Esse era um dos livros que eu mais estava esperando para ler nesse ano, mas confesso que não esperava nada absurdamente incrível e que fosse mudar minha vida, baseado nas resenhas que tinha lido. Só queria uma releitura contemporânea de Orgulho e Preconceito que fosse romântica, mas ainda diferente de todas as outras, e a ideia de protagonistas negros me conquistou completamente. Pride é assim, mas ainda tem muito mais bagagem cultural do que eu esperava. Para ser bem honesta, minha nota teria sido só 3 se não fosse pelo final e o que levou ao título, mas ainda adorei a história e o livro foi exatamente o que eu esperava que fosse. Minha nota verdadeira é 3,5.
Foi muito legal ver os paralelos entre esse livro e a história original, principalmente porque eles foram todos apresentados de um modo super natural. Se você nunca tiver lido Orgulho e Preconceito (antes de mais nada, vai lá ler agora mesmo!), nem vai perceber que foi inspirado na história. E é assim que eu gosto de releituras! Não gosto quando forçam os acontecimentos para ficarem parecidos ainda que não encaixem na releitura.
Mas faltou romance. Tenho outra crítica para o livro, mas essa foi a única que me deixou levemente desapontada. Faltou romance, interação entre a ZZ e o Darcy. As cenas deles são bacanas, mas eu queria que a autora tivesse explorado mais essa relação de amor e ódio, em momentos mais intensos e talvez únicos.
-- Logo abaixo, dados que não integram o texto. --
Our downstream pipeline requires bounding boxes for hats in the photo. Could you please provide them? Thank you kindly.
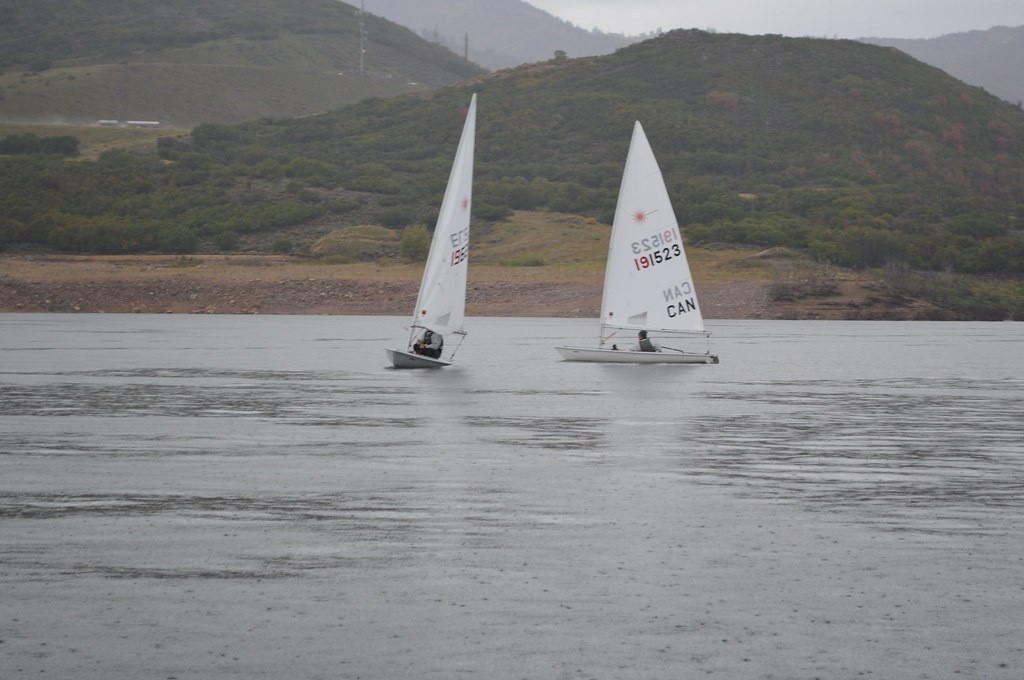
[639,330,647,338]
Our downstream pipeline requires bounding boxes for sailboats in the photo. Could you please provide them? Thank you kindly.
[554,121,721,365]
[383,91,478,368]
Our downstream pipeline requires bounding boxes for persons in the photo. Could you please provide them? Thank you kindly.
[414,331,443,359]
[626,331,661,352]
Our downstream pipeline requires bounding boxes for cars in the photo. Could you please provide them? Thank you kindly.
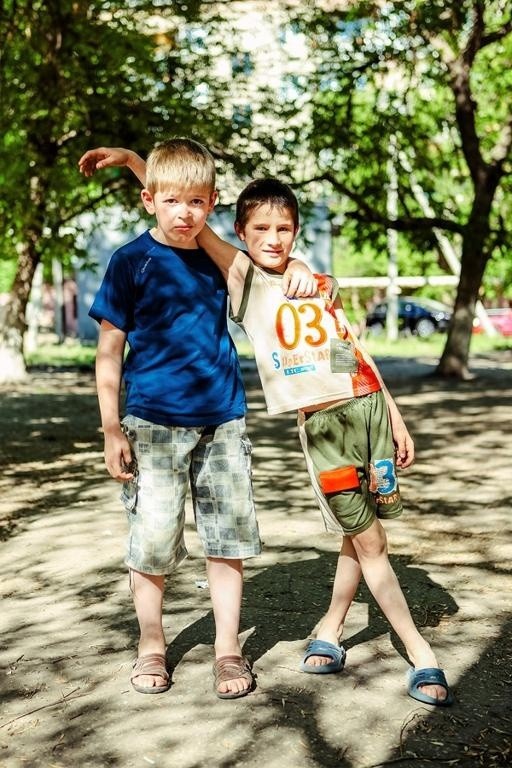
[368,299,512,340]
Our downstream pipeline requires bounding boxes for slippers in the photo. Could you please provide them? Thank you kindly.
[210,654,255,699]
[406,665,456,707]
[300,637,347,675]
[130,652,172,694]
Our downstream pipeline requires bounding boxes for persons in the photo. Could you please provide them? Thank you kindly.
[88,138,318,701]
[77,146,457,707]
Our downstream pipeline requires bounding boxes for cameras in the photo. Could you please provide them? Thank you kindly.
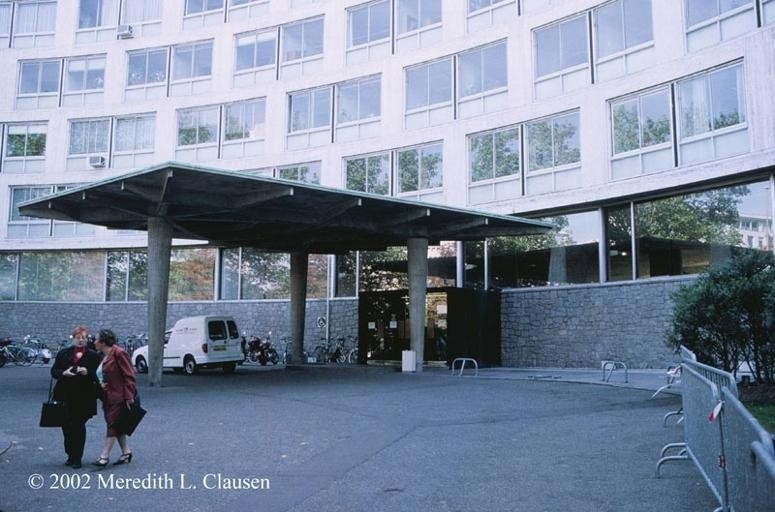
[70,366,81,375]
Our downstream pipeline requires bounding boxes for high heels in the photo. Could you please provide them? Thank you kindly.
[65,455,81,468]
[112,451,132,466]
[92,457,109,468]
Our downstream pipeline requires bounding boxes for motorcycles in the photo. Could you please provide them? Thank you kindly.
[238,331,279,366]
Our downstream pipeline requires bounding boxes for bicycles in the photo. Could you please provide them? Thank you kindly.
[0,333,148,367]
[280,335,362,364]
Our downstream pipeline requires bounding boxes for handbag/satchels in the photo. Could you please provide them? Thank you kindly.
[40,370,64,428]
[111,403,147,436]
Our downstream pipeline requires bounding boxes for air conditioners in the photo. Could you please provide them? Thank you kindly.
[118,24,135,39]
[91,156,107,168]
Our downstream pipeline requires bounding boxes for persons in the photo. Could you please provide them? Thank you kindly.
[92,329,136,466]
[51,327,101,468]
[0,333,170,363]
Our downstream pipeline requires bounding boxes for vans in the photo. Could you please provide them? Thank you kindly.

Fiquei com a impressão de que ela estava tentando não sair tanto da história original e criar cenas e interações completamente diferentes, mas acho que teria sido bacana. Na original, só as posições e classes da Elizabeth e do Darcy, além de toda a etiqueta da época, já ajudam a criar a tensão entre os dois e cada momento que o Darcy é mencionado ou aparece é mais uma razão para nervosismo da parte do leitor. Mas, na nossa sociedade moderna, é mais difícil criar essa tensão, e deu para ver que ela faltou um pouco aqui. O romance é okay.
Tem outra coisa que preciso comentar: eu queria mais. Queria que a história tivesse acontecido um pouco mais devagar, que a autora tivesse passado mais tempo em cada momento, explorado tudo mais, que o livro tivesse a mesma história, mas fosse maior. Foi um pouco corrido, de um ponto a outro rápido demais, quando teria sido maravilhoso se cada cena fosse mais aprofundada - ou pelo menos algumas delas. De certo modo, o Darcy e a própria protagonista ficaram bastante superficiais, o que chega bem perto de ser revoltante. Zuri tem uma cultura maravilhosa à sua volta, tanto dos seus pais, quanto da proprietária do prédio onde eles moram, mas seu desenvolvimento pessoal é raso e rápido.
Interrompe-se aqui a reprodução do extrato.